───── Working data

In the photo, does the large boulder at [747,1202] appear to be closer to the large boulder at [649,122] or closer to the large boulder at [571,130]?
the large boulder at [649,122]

──────────
───── Working data

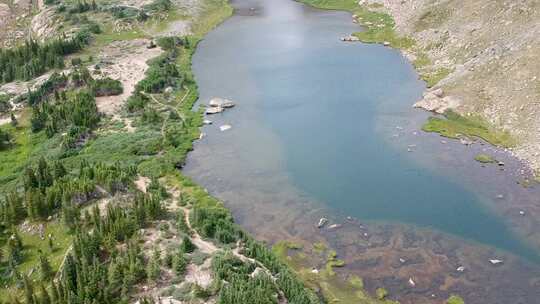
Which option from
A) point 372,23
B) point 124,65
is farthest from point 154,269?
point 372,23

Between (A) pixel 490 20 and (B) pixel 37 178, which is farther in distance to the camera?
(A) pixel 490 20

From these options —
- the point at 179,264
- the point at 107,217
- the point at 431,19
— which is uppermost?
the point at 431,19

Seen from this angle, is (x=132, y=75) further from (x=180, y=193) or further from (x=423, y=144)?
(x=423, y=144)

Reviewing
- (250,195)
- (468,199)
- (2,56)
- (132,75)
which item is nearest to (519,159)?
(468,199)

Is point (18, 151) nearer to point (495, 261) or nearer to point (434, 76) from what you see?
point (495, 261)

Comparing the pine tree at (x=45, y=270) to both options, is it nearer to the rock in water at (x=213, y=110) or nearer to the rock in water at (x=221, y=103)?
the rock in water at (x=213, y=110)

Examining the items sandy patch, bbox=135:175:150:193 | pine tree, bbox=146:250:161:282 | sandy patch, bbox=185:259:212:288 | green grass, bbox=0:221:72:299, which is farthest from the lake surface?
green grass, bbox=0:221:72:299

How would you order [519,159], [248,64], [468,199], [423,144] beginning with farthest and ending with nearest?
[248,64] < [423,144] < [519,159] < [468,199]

──────────

Required task:
Please render the lines from the one containing "How would you" through the one containing "[248,64] < [423,144] < [519,159] < [468,199]" as a JSON list of strings, with one string per line and any blank lines left out.

Reply to the task:
[
  "How would you order [519,159], [248,64], [468,199], [423,144] beginning with farthest and ending with nearest?",
  "[248,64] < [423,144] < [519,159] < [468,199]"
]